*DATASET EXCERPTS:*
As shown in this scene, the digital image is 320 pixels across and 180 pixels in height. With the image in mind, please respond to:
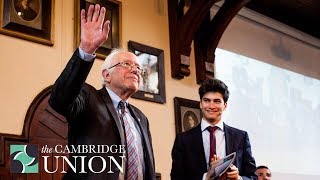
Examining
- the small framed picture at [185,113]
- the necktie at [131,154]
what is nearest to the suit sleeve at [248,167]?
the necktie at [131,154]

*GOAL:* Convert the data above into a two-column CSV with the header input,output and one row per item: the full item text in input and its answer in output. Put each value in one double-quoted field, replace line breaks with spaces, and omit the picture placeholders.

*REPLY TO THE EXERCISE:*
input,output
"As shown in this scene, the digital image is 320 pixels across and 180 pixels in height. With the image in mind, please respond to: Examining - the small framed picture at [185,113] - the necktie at [131,154] what is nearest to the suit sleeve at [248,167]?","the necktie at [131,154]"